The Securities and Exchange Commission (SEC) recently fined BlueLinx Holdings and Health Net, Inc. for including within severance agreements a provision designed to eliminate a former employee’s right to recover whistleblower incentives.  In what is generally considered a standard provision in severance agreements, the companies’ agreements allowed for the former employees’ participation in any government investigation but required a waiver of the right to recover any incentive payments that the law provides for whistleblowers.  The SEC issued substantial fines to these companies for this waiver requirement.  The SEC explained that the whistleblower incentive is a key part of the SEC’s enforcement efforts and that any public company’s attempt to eliminate or limit that incentive violates the law.

The SEC also found objectionable a provision found in many employers’ severance agreements relating to keeping matters confidential.  The SEC found objectionable a provision requiring that a former employee must inform the company’s legal department before disclosing any information to a government investigator.

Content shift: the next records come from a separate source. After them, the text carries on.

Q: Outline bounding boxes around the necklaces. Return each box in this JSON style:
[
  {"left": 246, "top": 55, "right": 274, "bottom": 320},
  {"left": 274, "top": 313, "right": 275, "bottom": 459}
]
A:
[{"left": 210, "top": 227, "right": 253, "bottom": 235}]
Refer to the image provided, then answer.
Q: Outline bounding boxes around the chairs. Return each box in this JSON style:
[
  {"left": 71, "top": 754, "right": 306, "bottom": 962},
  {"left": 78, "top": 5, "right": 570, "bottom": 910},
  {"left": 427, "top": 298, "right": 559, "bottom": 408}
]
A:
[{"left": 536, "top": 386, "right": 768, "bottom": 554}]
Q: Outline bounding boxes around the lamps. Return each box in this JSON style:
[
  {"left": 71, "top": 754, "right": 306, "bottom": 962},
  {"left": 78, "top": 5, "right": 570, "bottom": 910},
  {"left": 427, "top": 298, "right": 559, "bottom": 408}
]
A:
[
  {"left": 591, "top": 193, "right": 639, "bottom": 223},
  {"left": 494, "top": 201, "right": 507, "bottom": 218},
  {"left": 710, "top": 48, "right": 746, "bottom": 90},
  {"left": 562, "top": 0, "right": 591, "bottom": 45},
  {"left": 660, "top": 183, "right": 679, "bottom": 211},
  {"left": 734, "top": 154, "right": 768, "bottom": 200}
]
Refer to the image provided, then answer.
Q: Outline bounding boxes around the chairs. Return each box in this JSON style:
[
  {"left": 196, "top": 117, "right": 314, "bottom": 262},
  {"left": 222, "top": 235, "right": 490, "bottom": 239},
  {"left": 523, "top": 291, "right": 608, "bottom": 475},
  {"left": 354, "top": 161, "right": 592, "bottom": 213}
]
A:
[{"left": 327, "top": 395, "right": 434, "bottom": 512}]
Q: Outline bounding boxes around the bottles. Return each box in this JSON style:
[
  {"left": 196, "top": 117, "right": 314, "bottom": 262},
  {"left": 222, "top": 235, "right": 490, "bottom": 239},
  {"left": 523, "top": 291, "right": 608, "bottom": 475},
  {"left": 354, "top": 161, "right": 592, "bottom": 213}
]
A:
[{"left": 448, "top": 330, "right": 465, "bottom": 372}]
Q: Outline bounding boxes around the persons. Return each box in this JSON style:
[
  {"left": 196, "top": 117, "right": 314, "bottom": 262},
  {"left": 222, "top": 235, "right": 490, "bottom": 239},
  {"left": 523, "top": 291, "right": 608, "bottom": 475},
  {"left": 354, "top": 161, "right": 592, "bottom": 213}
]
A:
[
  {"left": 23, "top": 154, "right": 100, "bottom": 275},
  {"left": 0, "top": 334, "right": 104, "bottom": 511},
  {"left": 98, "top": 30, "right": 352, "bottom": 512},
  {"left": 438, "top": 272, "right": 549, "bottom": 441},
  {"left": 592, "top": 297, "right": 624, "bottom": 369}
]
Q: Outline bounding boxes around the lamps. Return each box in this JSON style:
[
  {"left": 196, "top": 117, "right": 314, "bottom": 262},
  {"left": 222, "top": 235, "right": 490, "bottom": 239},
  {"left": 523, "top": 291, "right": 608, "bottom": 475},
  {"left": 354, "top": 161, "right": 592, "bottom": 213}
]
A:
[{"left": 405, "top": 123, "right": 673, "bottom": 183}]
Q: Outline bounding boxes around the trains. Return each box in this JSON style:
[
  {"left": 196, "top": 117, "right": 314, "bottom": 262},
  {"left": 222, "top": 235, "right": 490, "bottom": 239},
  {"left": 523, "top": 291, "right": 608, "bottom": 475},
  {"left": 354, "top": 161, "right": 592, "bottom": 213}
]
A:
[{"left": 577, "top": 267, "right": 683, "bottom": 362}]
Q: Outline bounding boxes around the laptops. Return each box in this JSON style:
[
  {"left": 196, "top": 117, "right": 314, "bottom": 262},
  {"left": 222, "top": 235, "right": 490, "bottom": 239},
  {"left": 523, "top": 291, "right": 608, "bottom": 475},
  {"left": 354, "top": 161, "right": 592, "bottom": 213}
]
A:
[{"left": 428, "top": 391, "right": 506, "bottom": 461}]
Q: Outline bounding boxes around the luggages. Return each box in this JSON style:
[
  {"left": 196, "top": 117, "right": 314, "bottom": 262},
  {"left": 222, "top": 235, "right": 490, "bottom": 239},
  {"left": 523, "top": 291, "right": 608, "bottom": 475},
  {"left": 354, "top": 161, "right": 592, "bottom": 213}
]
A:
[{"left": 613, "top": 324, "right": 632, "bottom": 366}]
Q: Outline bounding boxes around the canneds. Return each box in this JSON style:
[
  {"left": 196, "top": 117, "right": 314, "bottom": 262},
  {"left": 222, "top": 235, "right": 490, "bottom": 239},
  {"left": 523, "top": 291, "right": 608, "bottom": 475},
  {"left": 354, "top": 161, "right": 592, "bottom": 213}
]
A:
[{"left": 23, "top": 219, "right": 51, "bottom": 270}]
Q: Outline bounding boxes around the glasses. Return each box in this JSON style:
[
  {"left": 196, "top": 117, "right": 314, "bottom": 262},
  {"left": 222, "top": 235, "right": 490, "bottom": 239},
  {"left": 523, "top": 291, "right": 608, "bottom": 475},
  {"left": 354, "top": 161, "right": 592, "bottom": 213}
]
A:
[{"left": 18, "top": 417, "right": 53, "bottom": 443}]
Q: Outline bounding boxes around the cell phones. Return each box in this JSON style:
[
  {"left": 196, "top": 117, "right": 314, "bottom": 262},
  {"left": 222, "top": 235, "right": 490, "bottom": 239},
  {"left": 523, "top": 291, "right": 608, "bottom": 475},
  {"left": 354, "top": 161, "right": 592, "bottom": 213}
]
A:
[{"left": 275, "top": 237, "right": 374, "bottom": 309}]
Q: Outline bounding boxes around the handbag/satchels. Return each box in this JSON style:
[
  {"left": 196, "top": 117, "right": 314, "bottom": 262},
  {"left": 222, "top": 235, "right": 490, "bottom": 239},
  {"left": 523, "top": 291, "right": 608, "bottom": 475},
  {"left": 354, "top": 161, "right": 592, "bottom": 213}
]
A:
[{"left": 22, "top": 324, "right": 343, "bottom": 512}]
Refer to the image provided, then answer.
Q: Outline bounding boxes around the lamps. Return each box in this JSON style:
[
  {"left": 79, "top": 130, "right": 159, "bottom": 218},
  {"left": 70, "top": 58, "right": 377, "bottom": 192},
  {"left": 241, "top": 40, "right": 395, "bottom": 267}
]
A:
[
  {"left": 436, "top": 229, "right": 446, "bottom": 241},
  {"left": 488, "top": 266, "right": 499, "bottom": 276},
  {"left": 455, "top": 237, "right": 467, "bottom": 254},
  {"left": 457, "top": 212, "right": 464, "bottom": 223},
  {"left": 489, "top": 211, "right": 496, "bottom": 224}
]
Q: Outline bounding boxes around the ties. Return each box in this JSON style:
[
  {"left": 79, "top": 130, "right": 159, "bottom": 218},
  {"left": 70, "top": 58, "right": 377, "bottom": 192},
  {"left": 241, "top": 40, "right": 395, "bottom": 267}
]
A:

Historically, the Equal Employment Opportunity Commission (EEOC) has allowed a similar “carve out” with respect to discrimination investigations.   The EEOC will strike down as unlawful provisions that require a former employee to waive the right to file a charge or that limits a former employee’s right to participate in any EEOC investigation.  But, the EEOC has allowed employers to require a waiver of the former employee’s right to recover any sums as a result of any such investigation conducted by the EEOC arising from that former employee’s charge or from a charge filed by another on the former employee’s behalf.  Does the SEC’s position signal that the EEOC will reconsider this enforcement position?  Time will tell.

What does this mean?

  • Any public company should conduct an immediate review of its standard severance agreement to ensure compliance with this position.
  • Any non-public company should be aware that the SEC’s position might signal a revised approach by other agencies, including the EEOC, and should likewise review severance agreements to ensure no obvious over-reach which might invite such an opportunity.